Check the following items in HijackThis.
(note: If any R* items do not appear in Safe Mode, re-run HiJackThis in Normal Mode and remove them after you finish removing these items.)
O2 - BHO: (no name) - {FFFFDA2C-A0D5-4D60-8EE1-1B7F8929E24D} - C:\Program Files\Lycos\sst.dll

O4 - HKLM\..\RunOnce: [Local runole service] C:\WINDOWS\System32\srvc32.exe
O4 - HKLM\..\RunOnce: [Srv32 spool service] C:\WINDOWS\System32\spoolsrv32.exe
O4 - HKCU\..\RunOnce: [Srv32 spool service] C:\WINDOWS\System32\spoolsrv32.exe
O4 - HKCU\..\RunOnce: [Local runole service] C:\WINDOWS\System32\srvc32.exe

Close all windows except HijackThis and click Fix checked.

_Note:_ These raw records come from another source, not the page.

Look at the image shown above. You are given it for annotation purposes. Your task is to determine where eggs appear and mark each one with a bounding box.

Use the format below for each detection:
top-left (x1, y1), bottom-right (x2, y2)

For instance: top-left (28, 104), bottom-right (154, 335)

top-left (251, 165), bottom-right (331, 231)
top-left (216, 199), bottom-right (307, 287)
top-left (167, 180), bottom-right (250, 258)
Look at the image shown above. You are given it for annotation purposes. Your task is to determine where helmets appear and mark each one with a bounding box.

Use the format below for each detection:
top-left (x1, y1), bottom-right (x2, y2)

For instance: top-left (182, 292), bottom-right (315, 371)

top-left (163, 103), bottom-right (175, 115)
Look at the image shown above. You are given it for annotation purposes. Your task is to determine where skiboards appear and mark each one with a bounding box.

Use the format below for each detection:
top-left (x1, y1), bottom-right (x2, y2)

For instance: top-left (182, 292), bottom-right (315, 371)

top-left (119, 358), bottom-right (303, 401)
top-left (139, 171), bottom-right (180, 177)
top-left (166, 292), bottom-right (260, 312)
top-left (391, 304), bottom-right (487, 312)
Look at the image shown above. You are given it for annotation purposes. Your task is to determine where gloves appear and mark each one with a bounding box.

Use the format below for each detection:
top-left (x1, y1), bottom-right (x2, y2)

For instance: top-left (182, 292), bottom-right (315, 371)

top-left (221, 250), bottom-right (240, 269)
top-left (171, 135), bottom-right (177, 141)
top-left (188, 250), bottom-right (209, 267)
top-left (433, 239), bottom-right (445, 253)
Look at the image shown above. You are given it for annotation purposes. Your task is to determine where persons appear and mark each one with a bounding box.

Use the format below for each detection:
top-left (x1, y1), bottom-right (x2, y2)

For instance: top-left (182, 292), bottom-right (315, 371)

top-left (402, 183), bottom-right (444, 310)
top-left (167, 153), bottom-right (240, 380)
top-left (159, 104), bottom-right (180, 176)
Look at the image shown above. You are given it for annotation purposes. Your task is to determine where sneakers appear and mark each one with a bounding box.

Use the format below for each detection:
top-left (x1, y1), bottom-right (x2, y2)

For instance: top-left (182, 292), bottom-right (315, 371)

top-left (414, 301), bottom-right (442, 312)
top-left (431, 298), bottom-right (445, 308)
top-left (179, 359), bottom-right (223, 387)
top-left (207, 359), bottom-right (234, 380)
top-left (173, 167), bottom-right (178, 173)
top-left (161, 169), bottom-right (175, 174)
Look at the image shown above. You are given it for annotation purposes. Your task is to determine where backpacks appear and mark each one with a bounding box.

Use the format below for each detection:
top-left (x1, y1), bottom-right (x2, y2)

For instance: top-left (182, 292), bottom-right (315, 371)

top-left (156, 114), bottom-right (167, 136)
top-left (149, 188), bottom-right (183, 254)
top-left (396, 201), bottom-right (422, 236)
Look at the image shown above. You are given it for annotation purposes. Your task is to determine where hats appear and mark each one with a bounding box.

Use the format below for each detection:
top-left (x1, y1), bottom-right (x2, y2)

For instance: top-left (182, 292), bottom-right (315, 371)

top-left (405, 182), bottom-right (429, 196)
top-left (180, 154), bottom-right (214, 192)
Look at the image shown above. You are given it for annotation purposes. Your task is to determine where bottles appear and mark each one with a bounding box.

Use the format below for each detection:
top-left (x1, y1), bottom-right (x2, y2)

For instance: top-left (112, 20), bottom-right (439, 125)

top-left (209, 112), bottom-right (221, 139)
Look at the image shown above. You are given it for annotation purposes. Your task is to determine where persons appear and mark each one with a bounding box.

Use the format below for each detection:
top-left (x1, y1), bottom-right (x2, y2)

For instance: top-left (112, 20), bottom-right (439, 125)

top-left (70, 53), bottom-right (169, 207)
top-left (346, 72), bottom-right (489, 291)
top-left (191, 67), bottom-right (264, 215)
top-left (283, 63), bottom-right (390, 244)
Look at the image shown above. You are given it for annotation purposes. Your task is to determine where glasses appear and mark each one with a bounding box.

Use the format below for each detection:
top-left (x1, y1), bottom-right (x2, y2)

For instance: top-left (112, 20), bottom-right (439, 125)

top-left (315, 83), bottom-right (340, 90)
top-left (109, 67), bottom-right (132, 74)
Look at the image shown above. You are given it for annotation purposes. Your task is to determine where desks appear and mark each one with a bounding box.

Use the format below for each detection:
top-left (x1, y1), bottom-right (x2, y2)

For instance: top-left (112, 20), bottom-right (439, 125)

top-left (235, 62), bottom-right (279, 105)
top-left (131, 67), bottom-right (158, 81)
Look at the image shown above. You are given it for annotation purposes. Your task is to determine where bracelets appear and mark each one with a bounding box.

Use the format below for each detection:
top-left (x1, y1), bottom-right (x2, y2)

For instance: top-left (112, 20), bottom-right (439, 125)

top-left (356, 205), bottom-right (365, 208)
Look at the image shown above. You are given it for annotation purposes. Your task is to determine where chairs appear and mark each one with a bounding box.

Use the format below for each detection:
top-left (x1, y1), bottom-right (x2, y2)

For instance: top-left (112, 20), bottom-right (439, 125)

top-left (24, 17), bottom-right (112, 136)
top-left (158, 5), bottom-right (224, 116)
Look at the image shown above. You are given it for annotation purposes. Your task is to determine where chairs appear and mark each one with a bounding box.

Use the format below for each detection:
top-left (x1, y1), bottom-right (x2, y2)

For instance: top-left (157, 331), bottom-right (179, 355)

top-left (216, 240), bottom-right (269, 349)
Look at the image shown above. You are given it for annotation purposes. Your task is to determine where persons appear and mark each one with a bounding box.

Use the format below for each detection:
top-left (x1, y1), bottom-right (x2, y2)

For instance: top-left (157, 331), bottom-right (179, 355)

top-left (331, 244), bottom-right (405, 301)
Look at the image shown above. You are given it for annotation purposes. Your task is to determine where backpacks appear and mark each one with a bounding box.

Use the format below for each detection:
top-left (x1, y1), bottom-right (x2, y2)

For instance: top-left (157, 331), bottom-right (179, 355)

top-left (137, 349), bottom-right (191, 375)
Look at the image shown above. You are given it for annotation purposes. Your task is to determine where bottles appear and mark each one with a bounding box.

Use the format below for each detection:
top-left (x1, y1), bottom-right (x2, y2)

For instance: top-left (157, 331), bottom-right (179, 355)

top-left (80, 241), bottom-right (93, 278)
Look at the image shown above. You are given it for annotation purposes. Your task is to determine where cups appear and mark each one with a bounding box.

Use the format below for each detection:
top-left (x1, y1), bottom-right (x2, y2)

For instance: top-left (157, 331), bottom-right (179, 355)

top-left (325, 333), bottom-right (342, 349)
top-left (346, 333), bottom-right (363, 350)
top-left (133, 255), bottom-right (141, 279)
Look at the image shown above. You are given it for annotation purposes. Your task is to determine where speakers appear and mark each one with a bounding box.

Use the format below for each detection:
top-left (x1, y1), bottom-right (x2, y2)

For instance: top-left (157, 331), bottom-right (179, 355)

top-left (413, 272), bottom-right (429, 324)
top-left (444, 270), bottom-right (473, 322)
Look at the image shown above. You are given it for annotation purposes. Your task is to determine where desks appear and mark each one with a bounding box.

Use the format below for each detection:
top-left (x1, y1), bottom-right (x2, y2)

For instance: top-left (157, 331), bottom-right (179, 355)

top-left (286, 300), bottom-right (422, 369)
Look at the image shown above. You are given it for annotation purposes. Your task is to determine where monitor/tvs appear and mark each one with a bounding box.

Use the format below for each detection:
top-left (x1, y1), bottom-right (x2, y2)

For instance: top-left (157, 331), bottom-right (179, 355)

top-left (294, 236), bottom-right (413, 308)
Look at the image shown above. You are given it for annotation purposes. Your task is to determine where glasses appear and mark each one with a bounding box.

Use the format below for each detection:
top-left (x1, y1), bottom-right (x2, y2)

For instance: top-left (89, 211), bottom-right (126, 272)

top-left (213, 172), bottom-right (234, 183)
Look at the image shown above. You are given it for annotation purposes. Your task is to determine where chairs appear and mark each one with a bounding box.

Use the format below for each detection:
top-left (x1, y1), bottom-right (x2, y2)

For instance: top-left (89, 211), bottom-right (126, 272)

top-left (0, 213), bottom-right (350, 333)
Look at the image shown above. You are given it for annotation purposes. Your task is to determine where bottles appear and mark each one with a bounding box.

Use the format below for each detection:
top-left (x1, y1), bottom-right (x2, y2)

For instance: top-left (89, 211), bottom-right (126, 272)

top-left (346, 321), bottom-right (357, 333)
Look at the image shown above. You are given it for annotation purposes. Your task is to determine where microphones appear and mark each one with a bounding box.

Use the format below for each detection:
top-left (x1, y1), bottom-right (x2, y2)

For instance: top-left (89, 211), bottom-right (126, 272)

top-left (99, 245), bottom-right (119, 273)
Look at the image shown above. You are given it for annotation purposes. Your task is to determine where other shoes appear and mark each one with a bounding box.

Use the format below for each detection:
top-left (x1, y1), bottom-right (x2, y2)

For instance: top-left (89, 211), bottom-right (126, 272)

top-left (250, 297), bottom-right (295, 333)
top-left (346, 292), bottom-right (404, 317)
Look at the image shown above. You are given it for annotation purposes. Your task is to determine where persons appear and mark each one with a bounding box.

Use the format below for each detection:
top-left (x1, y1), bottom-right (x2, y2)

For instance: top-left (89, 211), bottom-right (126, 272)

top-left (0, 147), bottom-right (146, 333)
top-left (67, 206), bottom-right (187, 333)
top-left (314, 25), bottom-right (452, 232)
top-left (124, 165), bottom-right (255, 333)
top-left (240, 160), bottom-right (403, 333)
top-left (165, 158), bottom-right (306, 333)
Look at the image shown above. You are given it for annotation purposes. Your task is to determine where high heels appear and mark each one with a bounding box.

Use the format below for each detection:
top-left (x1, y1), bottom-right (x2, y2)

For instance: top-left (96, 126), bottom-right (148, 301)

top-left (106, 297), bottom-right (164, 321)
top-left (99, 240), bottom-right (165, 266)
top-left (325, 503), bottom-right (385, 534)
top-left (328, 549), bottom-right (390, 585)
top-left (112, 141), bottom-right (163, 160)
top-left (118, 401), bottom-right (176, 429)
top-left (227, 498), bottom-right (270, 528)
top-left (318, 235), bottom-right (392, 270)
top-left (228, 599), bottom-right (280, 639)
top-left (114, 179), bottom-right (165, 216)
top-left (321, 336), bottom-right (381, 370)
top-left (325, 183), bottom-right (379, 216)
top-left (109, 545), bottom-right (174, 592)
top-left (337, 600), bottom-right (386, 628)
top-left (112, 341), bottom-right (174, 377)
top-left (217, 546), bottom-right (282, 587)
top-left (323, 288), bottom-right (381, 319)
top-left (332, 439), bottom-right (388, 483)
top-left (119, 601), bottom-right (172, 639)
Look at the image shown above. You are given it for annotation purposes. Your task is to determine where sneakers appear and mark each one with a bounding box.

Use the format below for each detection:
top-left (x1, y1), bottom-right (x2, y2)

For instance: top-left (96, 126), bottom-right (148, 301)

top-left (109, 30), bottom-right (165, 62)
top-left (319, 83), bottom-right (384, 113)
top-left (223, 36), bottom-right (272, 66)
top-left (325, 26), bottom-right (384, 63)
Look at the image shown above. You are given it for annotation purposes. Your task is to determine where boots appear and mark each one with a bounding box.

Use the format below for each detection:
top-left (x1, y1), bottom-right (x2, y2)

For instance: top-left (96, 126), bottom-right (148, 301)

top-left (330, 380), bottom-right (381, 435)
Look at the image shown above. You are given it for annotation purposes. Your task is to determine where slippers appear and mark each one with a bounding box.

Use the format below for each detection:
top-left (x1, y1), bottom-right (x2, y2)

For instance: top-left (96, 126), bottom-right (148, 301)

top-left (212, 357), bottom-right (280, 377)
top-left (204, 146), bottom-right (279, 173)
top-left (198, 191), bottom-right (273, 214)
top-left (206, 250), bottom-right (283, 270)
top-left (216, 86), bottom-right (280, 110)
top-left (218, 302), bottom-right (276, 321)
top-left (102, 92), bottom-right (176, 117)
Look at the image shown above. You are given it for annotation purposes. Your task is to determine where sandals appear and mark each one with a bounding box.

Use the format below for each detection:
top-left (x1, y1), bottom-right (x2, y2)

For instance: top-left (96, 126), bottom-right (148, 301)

While still in Safe Mode*, delete the following: (you may need to show hidden files**)
(Files specified without a full path will be lcoated in C:\Windows\ or C:\Windows\System32\)
C:\WINDOWS\System32\srvc32.exe
C:\WINDOWS\System32\spoolsrv32.exe

*How to Boot into Safe mode: http://service1.symantec.com/SUPPORT/tsgen...001052409420406
**Show Hidden and System files and folders: http://www.xtra.co.nz/help/0,,4155-1916458,00.html

Also, uncheck the boxes for hiding known file extensions and hiding protected operating system files. We want to see it all. When we finish here, it would be a good idea to rehide the protected operating system files but leave the rest to be shown.

Reboot in normal mode

Run HiJackThis again and post a new log in this thread.